+++ Data provided
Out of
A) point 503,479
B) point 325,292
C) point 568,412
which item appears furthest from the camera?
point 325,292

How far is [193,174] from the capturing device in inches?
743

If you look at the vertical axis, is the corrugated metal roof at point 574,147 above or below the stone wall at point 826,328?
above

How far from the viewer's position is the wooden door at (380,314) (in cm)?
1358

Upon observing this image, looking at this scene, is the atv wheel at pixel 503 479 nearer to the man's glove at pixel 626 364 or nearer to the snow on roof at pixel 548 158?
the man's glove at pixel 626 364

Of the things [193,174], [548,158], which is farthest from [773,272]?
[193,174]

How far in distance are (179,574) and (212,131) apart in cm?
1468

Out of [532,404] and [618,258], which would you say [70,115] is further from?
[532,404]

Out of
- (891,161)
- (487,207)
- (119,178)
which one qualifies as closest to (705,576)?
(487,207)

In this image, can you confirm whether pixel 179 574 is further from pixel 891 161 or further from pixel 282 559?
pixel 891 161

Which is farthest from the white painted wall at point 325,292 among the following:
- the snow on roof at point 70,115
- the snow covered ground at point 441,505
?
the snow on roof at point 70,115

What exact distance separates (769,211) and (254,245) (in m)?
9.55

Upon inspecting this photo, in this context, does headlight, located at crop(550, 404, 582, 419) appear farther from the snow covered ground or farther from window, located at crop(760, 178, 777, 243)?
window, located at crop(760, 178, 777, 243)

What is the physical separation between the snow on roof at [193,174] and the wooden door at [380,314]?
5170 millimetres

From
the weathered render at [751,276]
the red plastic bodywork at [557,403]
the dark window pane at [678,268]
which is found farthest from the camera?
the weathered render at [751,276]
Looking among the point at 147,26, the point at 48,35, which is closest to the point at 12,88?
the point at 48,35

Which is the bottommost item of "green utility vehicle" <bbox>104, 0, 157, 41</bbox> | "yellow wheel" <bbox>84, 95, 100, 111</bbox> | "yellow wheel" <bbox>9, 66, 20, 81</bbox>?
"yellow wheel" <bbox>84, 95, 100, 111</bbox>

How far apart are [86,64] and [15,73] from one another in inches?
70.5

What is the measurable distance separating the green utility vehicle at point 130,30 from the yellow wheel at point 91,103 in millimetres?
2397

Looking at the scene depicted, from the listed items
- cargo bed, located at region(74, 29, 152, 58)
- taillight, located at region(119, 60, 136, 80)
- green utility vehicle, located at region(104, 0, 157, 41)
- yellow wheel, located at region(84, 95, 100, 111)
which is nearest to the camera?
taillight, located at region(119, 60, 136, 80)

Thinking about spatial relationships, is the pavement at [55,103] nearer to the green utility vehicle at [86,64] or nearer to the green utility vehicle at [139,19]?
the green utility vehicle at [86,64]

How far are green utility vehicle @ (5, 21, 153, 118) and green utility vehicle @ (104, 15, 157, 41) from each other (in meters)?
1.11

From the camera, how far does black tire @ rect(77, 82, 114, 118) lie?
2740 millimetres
++++++
Problem details>
Recite the full listing above exactly.

Task result>
Out of
A) point 503,479
B) point 325,292
C) point 568,412
which item appears furthest from the camera?
point 325,292

How far is [193,174] from the capturing device in inches?
743

If you look at the vertical axis, is the corrugated metal roof at point 574,147 above or below the stone wall at point 826,328?
above

How far from the viewer's position is the wooden door at (380,314) (in cm)?
1358

Upon observing this image, looking at this scene, is the atv wheel at pixel 503 479 nearer to the man's glove at pixel 626 364 or nearer to the snow on roof at pixel 548 158?
the man's glove at pixel 626 364

Of the things [193,174], [548,158], which is farthest from [773,272]?
[193,174]

How far in distance are (179,574) and (212,131) apart in cm?
1468

Out of [532,404] and [618,258], which would you say [70,115] is further from?
[532,404]

Out of
- (891,161)
- (487,207)
- (119,178)
which one qualifies as closest to (705,576)?
(487,207)

In this image, can you confirm whether pixel 179 574 is further from pixel 891 161 or further from pixel 282 559?
pixel 891 161

Which is farthest from the white painted wall at point 325,292 among the following:
- the snow on roof at point 70,115
- the snow covered ground at point 441,505
?
the snow on roof at point 70,115

What exact distance separates (769,211) and (254,245) (in m)?
9.55

Upon inspecting this photo, in this context, does headlight, located at crop(550, 404, 582, 419) appear farther from the snow covered ground or farther from window, located at crop(760, 178, 777, 243)?
window, located at crop(760, 178, 777, 243)

What is the physical separation between the snow on roof at [193,174] and the wooden door at [380,314]?
5170 millimetres

From
the weathered render at [751,276]
the red plastic bodywork at [557,403]
the dark window pane at [678,268]
which is found farthest from the camera?
the weathered render at [751,276]
Looking among the point at 147,26, the point at 48,35, which is closest to the point at 12,88?
the point at 48,35

Which is the bottommost item of "green utility vehicle" <bbox>104, 0, 157, 41</bbox> | "yellow wheel" <bbox>84, 95, 100, 111</bbox> | "yellow wheel" <bbox>9, 66, 20, 81</bbox>?
"yellow wheel" <bbox>84, 95, 100, 111</bbox>

How far apart are [86,64] and [15,73] from one another in inches?
70.5

What is the measurable distance separating the green utility vehicle at point 130,30 from the yellow wheel at point 91,103 in millimetres?
2397

Looking at the scene depicted, from the listed items
- cargo bed, located at region(74, 29, 152, 58)
- taillight, located at region(119, 60, 136, 80)
- green utility vehicle, located at region(104, 0, 157, 41)
- yellow wheel, located at region(84, 95, 100, 111)
which is nearest to the camera?
taillight, located at region(119, 60, 136, 80)

Thinking about spatial relationships, is the pavement at [55,103] nearer to the green utility vehicle at [86,64] or nearer to the green utility vehicle at [139,19]?
the green utility vehicle at [86,64]

How far are green utility vehicle @ (5, 21, 153, 118) and green utility vehicle @ (104, 15, 157, 41) from each other (in meters)?
1.11

From the camera, how far does black tire @ rect(77, 82, 114, 118) lie?
2740 millimetres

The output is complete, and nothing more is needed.